Generalized Line Spectral Estimation via Convex Optimization

TL;DR

This paper introduces a convex optimization approach for generalized line spectral estimation, enabling accurate recovery of frequencies and amplitudes from severely undersampled linear measurements under certain conditions.

Contribution

It reformulates generalized spectral estimation as a sparse recovery problem over a continuous dictionary and proves perfect recovery with minimal observations.

Findings

Exact recovery of frequencies and amplitudes is possible under separation conditions.

The method works with a near-minimal number of measurements.

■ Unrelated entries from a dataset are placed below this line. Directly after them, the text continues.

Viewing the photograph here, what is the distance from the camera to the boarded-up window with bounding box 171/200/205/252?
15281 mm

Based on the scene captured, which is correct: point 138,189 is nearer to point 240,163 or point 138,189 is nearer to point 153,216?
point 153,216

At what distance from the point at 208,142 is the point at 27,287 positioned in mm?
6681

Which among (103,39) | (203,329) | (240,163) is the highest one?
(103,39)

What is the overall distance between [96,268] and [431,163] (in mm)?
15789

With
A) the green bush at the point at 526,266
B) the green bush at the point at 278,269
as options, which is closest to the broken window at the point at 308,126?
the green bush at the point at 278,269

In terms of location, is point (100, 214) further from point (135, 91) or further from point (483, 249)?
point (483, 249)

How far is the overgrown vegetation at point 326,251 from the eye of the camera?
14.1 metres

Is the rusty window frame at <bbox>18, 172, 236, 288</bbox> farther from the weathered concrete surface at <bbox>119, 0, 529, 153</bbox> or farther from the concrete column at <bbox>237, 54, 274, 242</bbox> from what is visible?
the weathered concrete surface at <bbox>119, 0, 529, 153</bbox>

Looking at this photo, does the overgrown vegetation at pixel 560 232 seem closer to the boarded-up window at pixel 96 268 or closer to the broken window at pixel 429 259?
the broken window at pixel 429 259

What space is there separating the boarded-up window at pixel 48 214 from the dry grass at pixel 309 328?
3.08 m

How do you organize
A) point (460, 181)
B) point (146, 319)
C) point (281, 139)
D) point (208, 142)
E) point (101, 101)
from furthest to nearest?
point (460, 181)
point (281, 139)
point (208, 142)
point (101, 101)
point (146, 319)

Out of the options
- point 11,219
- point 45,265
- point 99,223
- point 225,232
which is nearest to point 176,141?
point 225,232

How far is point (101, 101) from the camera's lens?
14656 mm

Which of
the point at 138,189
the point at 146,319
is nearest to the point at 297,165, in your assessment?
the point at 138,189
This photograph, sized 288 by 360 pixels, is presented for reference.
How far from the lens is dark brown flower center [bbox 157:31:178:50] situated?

The approach applies to various practical imaging and signal processing scenarios.

Abstract

Line spectral estimation is the problem of recovering the frequencies and amplitudes of a mixture of a few sinusoids from equispaced samples. However, in a variety of signal processing problems arising in imaging, radar, and localization we do not have access directly to such equispaced samples. Rather we only observe a severely undersampled version of these observations through linear measurements. This paper is about such generalized line spectral estimation problems. We reformulate these problems as sparse signal recovery problems over a continuously indexed dictionary which can be solved via a convex program. We prove that the frequencies and amplitudes of the components of the mixture can be recovered perfectly from a near-minimal number of observations via this convex program. This result holds provided the frequencies are sufficiently separated, and the linear measurements obey natural conditions that are satisfied in a variety of applications.